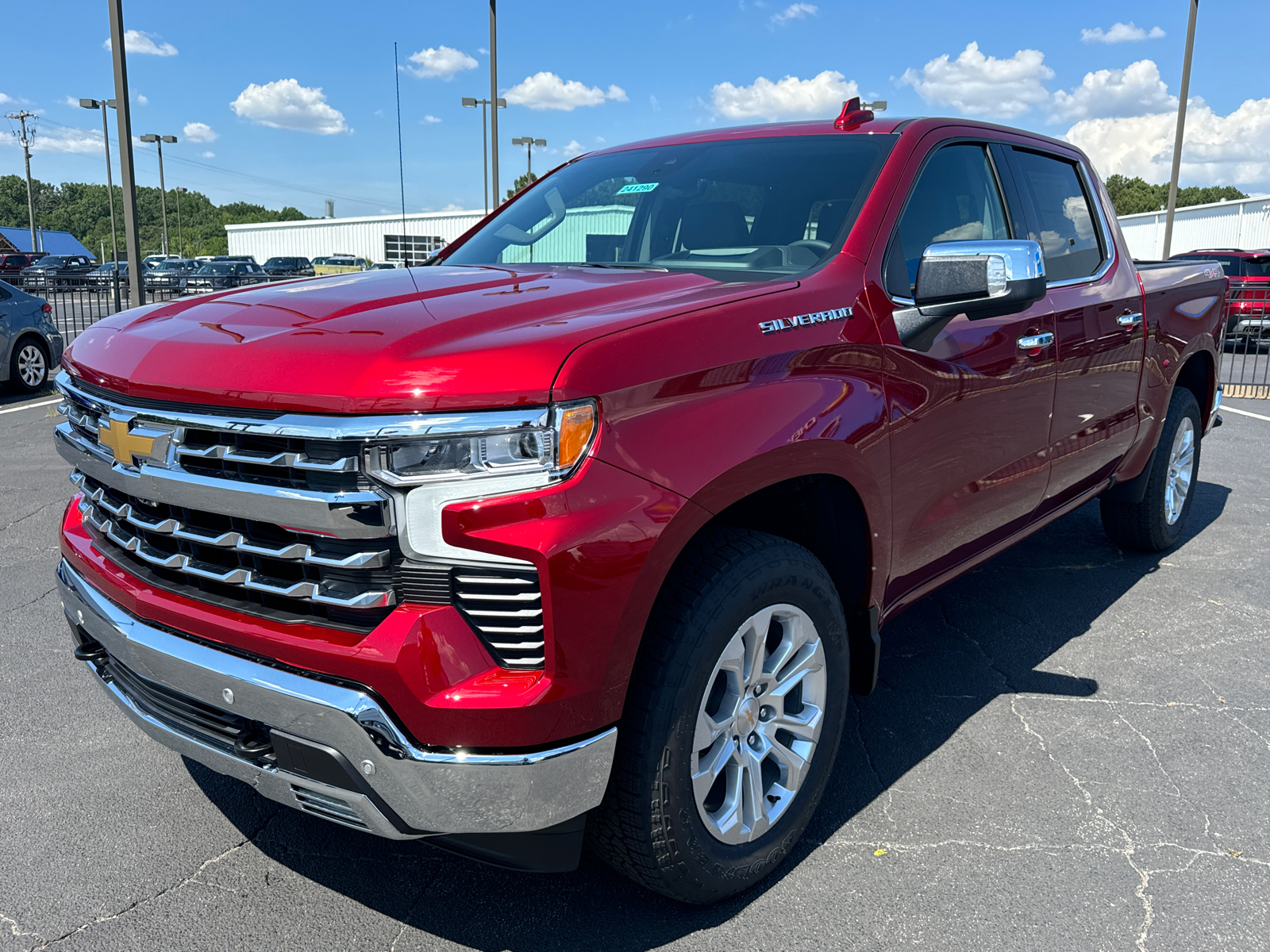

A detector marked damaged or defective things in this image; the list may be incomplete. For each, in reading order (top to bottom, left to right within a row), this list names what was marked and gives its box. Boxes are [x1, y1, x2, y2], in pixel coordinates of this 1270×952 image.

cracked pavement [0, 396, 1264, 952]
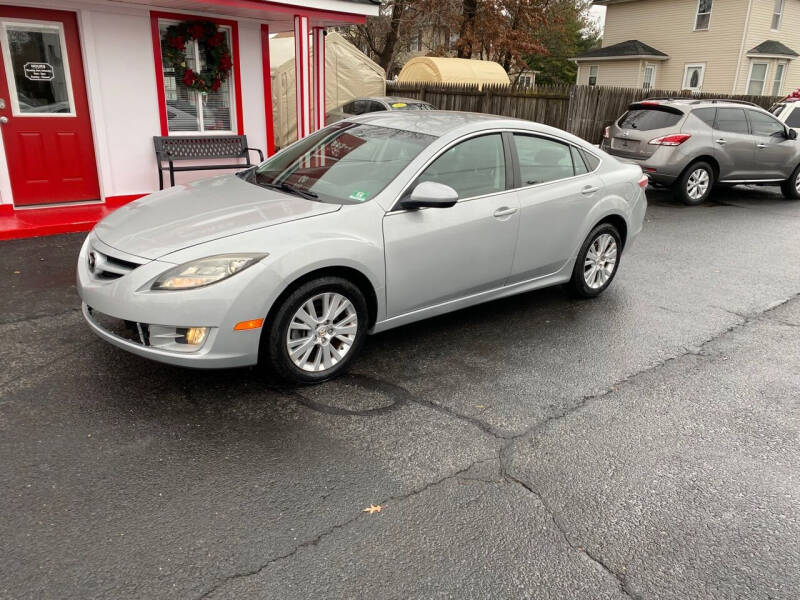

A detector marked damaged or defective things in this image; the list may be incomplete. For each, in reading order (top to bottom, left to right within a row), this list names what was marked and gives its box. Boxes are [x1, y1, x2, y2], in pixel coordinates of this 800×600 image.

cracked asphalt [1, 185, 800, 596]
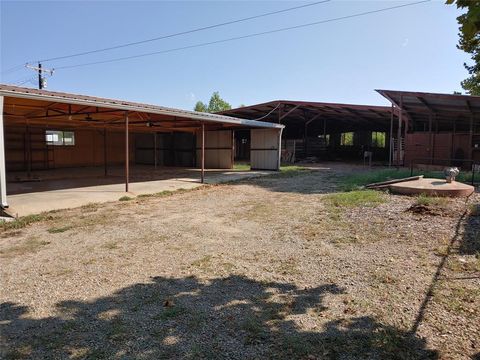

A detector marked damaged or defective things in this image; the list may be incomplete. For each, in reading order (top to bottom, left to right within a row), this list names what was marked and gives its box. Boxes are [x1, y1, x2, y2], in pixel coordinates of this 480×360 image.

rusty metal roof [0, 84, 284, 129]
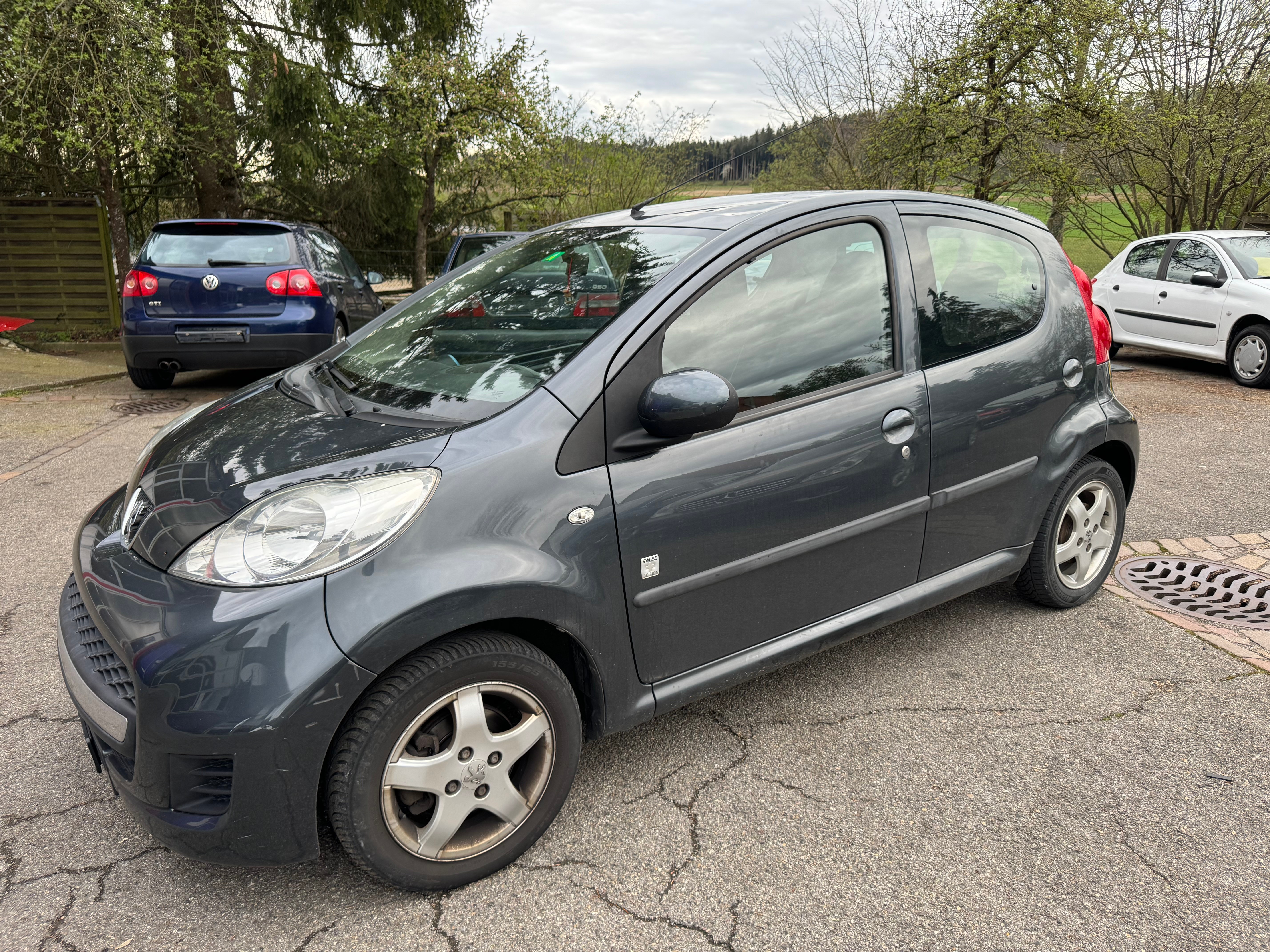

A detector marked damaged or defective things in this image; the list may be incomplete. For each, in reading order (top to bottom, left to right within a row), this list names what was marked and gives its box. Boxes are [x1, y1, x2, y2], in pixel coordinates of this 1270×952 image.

□ □ □ □ □ □ □

* [PROBLEM DETAILS]
Each line from the one containing "this 480×360 image." through the last line of the entries above is to be extracted exactly. Pictures are not part of the copy.

* [WRITTEN SOLUTION]
A detector marked damaged or defective things in this image; the list may be incomplete. For each, in reading order (top to bottom, left to right within a row), this list names what was marked and gives its box. Boxes are [x1, y1, x2, y2], in pixel coordinates of this 480×360 image.

rusty metal roof [0, 84, 284, 129]

A detector marked damaged or defective things in this image; the list may be incomplete. For each, in reading order (top to bottom, left to right within a row), this list names what was marked and gives its box. Boxes are [x1, y1, x2, y2], in pixel coordinates of this 1270×952 image.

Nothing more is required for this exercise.